TUGAS ANDA: Buatlah ringkasan kutipan teks di bawah ini dalam dua kalimat.

KUTIPAN TEKS:
^^^^
Jika situs tidak mencantumkan keterangan apapun tentang mereka, maka sudah
dipastikan bahwa itu adalah situs berita palsu. Adapaun cara yang paling mudah
adalah dengan mengunjungi situs-situs yang ahli dalam membongkar hoax,
yaitu Sekoci.org, Snopes.com, Hoax-Slayer.com, Hoax or Fact, Thats nonsense,
Hoax-net.be., Ellinikahoaxes.gr, hoaxes.org, dan Indonesia Report yang menyajikan
kategori Hoax atau Fakta. Sedangkan untuk memverifikasi keaslian gambar bisa
melalui Findexif.com, Exif Viewer Jeffrey, Foto Forensik, Google Pencarian
Gambar, TinEye.com, ImageRaider, serta JPEGsnoop.
Putuskan Rantainya,
Rawat Kebhinekaannya
Tidak
dapat dipungkiri di abad virtual dewasa ini, arus informasi dapat bertukar
dengan sangat cepat, mudah dan murah. Informasi apapun bisa dibuat oleh
siapapun, dan dapat disebarkan kemanapun dalam kecepatan cahaya, tanpa harus
mengeluarkan biaya mahal. Kini seluruh warganet adalah prosumen, produsen
sekaligus konsumen informasi. Efek langsung fenomena prosumen adalah ledakan
suplai informasi yang bahkan tidak pernah kita bayangkan sebelumnya.
^^^^
DATA SUMBER:
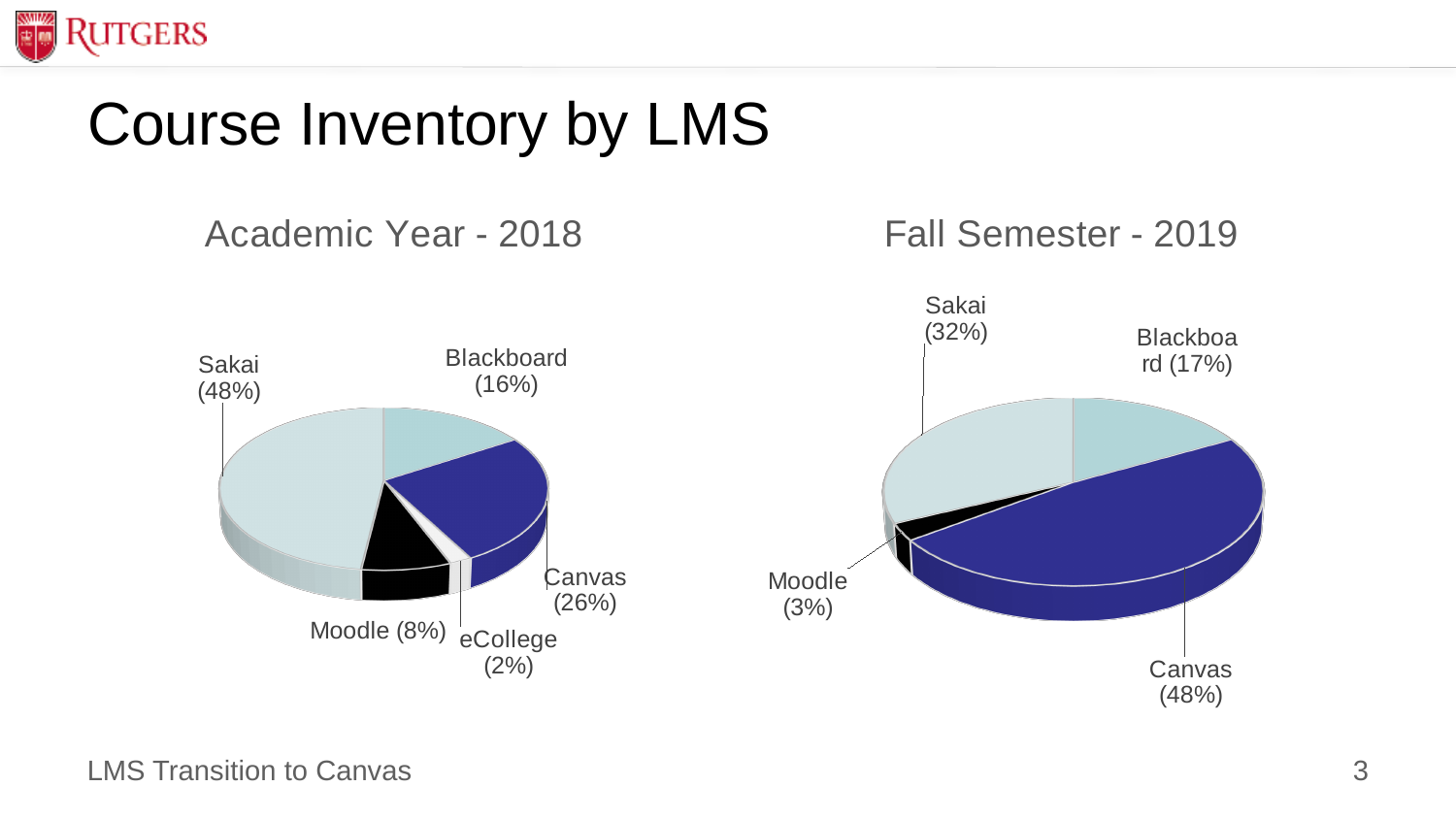
In the Academic Year - 2018 chart, what share does Canvas have? 26% In the Academic Year - 2018 chart, how many slices does the pie have? 5 In the Academic Year - 2018 chart, what is the difference between the Sakai share and the Canvas share? 22% What kind of chart is the Academic Year - 2018 chart? Pie chart In the Academic Year - 2018 chart, what share does Sakai have? 48% In the Fall Semester - 2019 chart, which is larger, the Sakai share or the Blackboard share? Sakai In the Fall Semester - 2019 chart, which LMS has the largest share? Canvas In the Academic Year - 2018 chart, which LMS has the smallest share? eCollege What is the title of the chart on the right side of the slide? Fall Semester - 2019 In the Fall Semester - 2019 chart, what share does Moodle have? 3% In the Fall Semester - 2019 chart, how many slices does the pie have? 4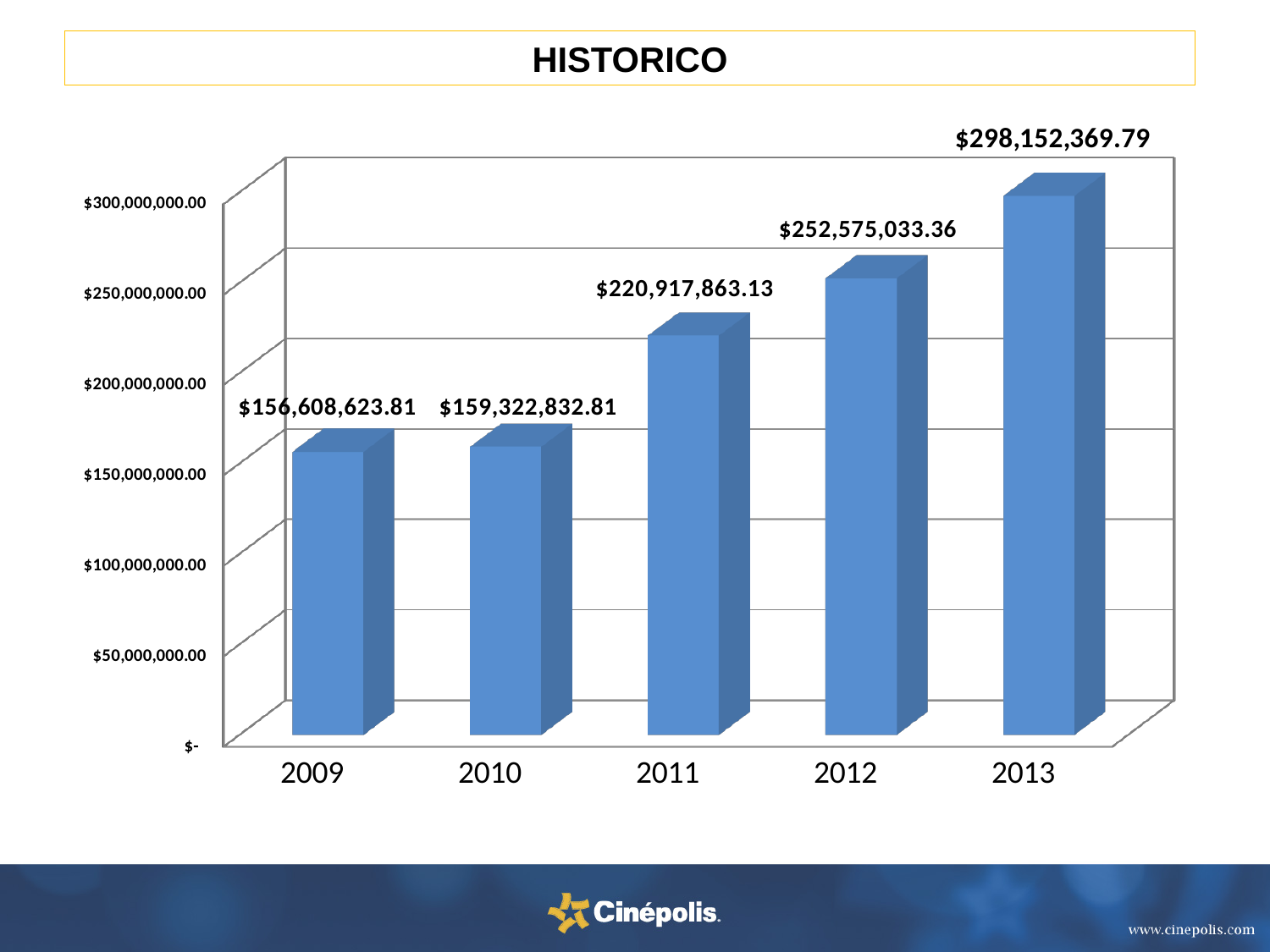
How many years are shown on the x axis? 5 What is the value for 2013? $298,152,369.79 What is the value for 2009? $156,608,623.81 What is the difference between the values for 2011 and 2010? $61,595,030.32 Which year has the highest value? 2013 What is the difference between the values for 2013 and 2012? $45,577,336.43 What is the value for 2011? $220,917,863.13 What kind of chart is shown on the slide? bar chart Do the values rise or fall from 2009 to 2013? rise Which is larger, the value for 2012 or the value for 2011? 2012 Is the value for 2012 greater or less than $250,000,000.00? greater Which year has the lowest value? 2009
^^^^
JAWABAN TERTULIS: Cara termudah untuk memeriksa hoaks adalah mengunjungi situs yang ahli membongkarnya, seperti Snopes.com dan Hoax-Slayer.com, sedangkan keaslian gambar dapat diverifikasi melalui layanan seperti TinEye.com dan Google Pencarian Gambar. Di abad virtual, informasi dapat dibuat oleh siapa pun dan disebarkan dengan sangat cepat, mudah, dan murah, dan kini seluruh warganet adalah prosumen, yakni produsen sekaligus konsumen informasi, dengan efek langsung berupa ledakan suplai informasi.